DAS MODISCHE EXPERIMENT, das sich außer der Gesellschaft vom Heiligsten Herzen Jesu, die Ursuli-nerinnen, die Vinzentinerinnen und viele andere Orden leisten, entspringt nicht eigener Initiative und nur zum Teil dem Wunsch der Klosterfrauen selbst. Aus ihren Klausen hallte eher Widerspruch gegen die neuen, nivellierenden Krankenschwestertrachten, die ihren geistlichen Stand nicht mehr erkennbar von der Welt abheben.

Die modische Auffrischung der weiblichen Klosterwelt, symbolisches Attribut einer verschwiegenen Revolution, die sich seit dem Konzil still hinter Klostermauern vollzieht, ward den Töchtern der Kirche von ihren Vätern vielmehr geheißen. „Die Tracht muß einfach, bescheiden, attraktiv sein, darf anderseits der Gesundheit nicht schaden und soll den modernen zeitlichen und örtlichen Gegebenheiten angepaßt sein“, legte das Zweite Vatikanische Konzil in der „Perfectae Caritatis“ fest.

Dieses Empfehlungsschreiben der Konzilsväter an die Adresse der 1,12 Millionen in der Welt rollt die Crux der Nonnenexistenz auf. Das Konzil hatte die Kirche zum Dialog mit der Welt verpflichtet. Die Nonnen, von den Konzilsmännern zwar als tragende Säulen der „Chiesä“ anerkannt, leben im Dialog mit Gott. Heute suchen sie ein Verhältnis zur säkularisierten Welt.

Das Dekret der Kirche läßt keinen Zweifel imehr zu. Auch hinter Klostermauern sollen die letzten 50 Jahre Entwicklungsgeschichte der Frau nicht länger spurlos vorübergehen, auch dort sollen in Zukunft moderne, aktive junge Frauen mit Bildung, Verstand und Vernunft heranwachsen.

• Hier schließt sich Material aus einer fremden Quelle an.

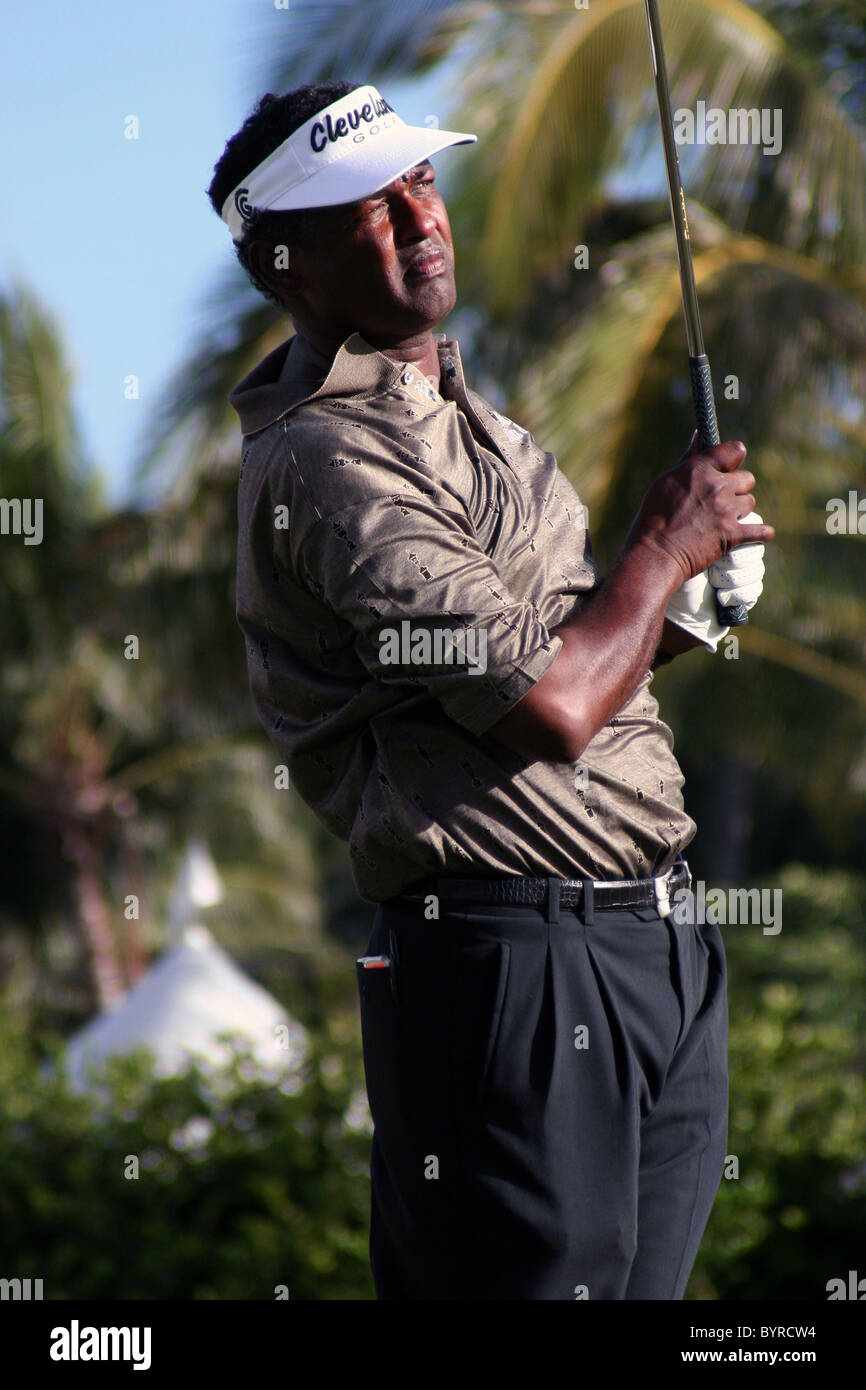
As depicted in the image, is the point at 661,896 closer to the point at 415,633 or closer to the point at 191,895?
the point at 415,633

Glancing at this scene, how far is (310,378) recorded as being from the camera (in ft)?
8.04

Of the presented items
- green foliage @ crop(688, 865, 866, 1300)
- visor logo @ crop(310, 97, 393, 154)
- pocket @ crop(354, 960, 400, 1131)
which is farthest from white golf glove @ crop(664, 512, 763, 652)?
green foliage @ crop(688, 865, 866, 1300)

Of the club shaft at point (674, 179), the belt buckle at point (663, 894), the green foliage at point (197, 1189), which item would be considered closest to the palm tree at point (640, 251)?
the green foliage at point (197, 1189)

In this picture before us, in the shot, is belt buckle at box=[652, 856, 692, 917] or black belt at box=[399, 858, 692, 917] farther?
belt buckle at box=[652, 856, 692, 917]

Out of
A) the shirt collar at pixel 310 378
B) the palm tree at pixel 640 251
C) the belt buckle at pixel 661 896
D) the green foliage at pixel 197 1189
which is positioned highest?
the palm tree at pixel 640 251

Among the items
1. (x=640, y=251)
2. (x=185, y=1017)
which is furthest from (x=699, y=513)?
(x=185, y=1017)

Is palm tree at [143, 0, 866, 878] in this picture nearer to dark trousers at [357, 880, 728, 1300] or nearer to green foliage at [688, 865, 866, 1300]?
green foliage at [688, 865, 866, 1300]

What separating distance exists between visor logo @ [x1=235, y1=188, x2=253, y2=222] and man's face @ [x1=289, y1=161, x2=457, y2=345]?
0.10m

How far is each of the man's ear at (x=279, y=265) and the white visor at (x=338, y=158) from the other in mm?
58

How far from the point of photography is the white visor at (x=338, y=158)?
2.30 meters

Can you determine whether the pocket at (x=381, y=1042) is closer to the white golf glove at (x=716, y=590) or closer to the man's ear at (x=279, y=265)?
the white golf glove at (x=716, y=590)

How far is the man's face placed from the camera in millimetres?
2346
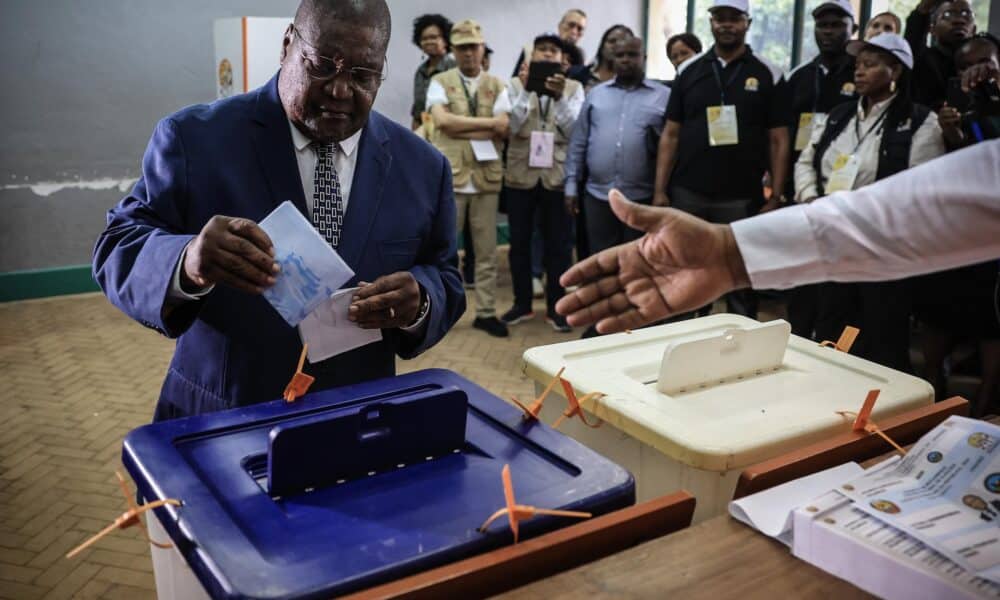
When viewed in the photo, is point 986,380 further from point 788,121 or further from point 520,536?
point 520,536

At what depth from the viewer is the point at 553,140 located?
→ 17.3 feet

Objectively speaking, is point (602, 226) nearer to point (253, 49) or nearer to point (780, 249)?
point (253, 49)

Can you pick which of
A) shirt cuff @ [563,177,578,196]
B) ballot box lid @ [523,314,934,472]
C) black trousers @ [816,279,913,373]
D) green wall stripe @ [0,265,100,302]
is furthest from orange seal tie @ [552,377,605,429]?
green wall stripe @ [0,265,100,302]

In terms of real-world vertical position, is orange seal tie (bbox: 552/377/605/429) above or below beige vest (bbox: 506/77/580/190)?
below

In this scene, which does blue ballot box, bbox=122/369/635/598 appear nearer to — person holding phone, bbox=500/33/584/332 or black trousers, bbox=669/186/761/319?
black trousers, bbox=669/186/761/319

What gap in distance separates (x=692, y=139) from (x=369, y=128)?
293 cm

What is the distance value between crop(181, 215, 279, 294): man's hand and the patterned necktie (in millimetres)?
337

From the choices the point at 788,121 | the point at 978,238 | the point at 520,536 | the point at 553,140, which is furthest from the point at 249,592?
the point at 553,140

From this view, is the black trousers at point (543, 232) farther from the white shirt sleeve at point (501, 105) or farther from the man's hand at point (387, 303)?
the man's hand at point (387, 303)

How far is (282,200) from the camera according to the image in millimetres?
1707

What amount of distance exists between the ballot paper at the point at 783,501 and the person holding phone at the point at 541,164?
401cm

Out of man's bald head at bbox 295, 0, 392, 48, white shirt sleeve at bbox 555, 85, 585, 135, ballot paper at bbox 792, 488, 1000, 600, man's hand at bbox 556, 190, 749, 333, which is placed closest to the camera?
ballot paper at bbox 792, 488, 1000, 600

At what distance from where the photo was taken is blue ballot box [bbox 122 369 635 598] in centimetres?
93

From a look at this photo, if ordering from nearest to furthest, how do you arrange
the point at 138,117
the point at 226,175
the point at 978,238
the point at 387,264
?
the point at 978,238 < the point at 226,175 < the point at 387,264 < the point at 138,117
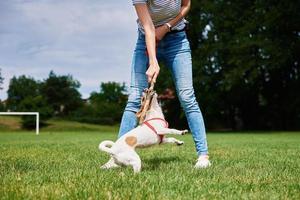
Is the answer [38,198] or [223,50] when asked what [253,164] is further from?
[223,50]

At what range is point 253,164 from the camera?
712 cm

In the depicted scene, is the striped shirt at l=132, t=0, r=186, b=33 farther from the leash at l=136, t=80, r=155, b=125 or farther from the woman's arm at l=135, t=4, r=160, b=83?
the leash at l=136, t=80, r=155, b=125

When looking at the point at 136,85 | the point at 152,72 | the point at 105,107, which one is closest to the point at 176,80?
the point at 136,85

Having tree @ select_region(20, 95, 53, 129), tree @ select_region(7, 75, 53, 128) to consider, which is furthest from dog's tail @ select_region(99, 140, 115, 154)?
tree @ select_region(7, 75, 53, 128)

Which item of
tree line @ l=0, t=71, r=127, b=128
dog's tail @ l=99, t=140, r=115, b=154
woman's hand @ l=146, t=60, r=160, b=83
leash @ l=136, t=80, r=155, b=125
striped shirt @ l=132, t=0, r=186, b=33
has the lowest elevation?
dog's tail @ l=99, t=140, r=115, b=154

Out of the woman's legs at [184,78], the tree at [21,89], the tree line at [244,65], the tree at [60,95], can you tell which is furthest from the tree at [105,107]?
the woman's legs at [184,78]

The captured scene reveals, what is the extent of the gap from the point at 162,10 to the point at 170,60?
0.68 meters

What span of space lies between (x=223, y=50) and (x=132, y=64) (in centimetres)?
3243

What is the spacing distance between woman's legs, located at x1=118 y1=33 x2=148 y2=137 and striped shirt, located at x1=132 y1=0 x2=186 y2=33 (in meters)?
0.29

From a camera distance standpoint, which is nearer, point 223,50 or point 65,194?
point 65,194

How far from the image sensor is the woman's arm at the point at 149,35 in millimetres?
5770

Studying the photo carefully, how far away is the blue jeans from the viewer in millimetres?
6445

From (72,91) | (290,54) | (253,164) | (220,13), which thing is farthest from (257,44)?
(72,91)

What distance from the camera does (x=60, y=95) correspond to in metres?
94.8
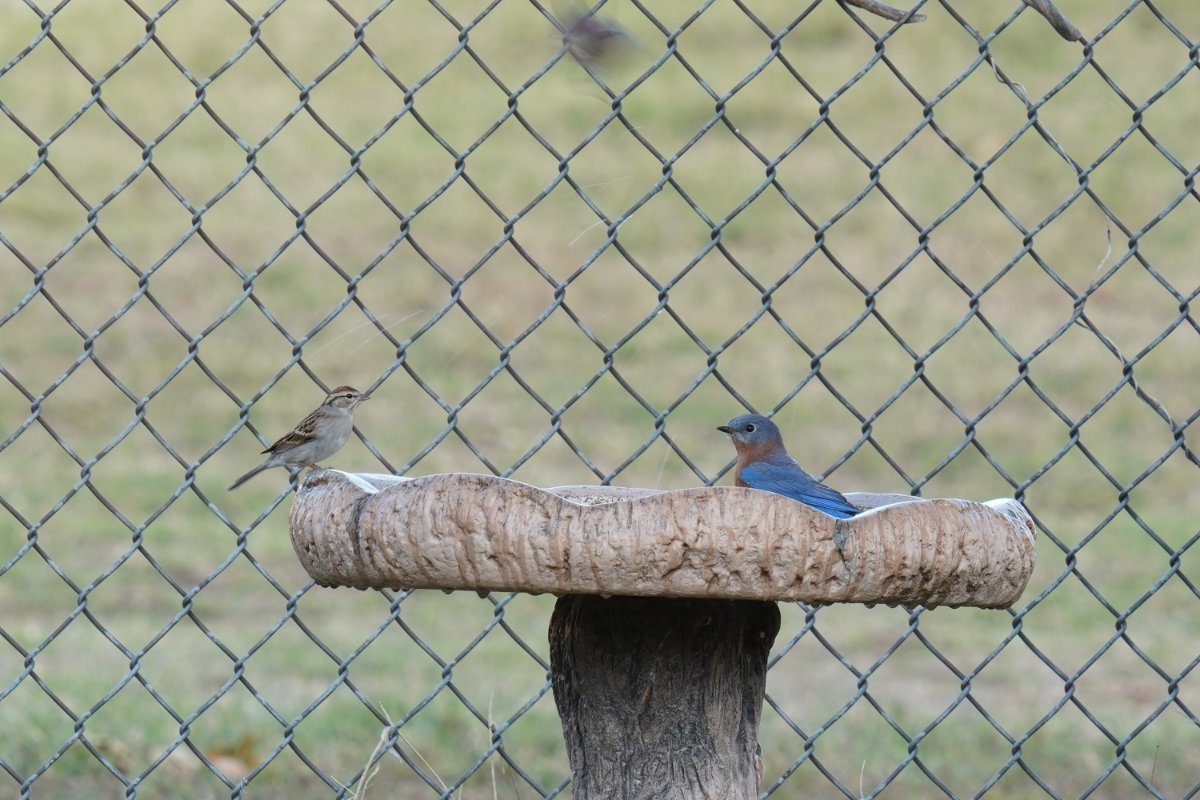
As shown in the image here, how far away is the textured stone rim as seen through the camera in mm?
2281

Die Bedingungen der neuen Möglichkeiten der Ordensgemeinschaften und der größeren persönlichen Freiheit der Schwestern formuliert das Dekret konkreter: Dezentralisation der klösterlichen Hierarchie. Die Generaloberin überläßt ihren Provinzhäusern größere Selbständigkeit, die finanzielle Autonomie jedes Klosterhauses wird zum Wohle der ärmeren Häuser des Ordens aufgehoben. Der Alltag wird von veralteten Traditionen entschlackt. Aus gesundheitlichen Gründen unterbleiben nächtliche Bußgebete.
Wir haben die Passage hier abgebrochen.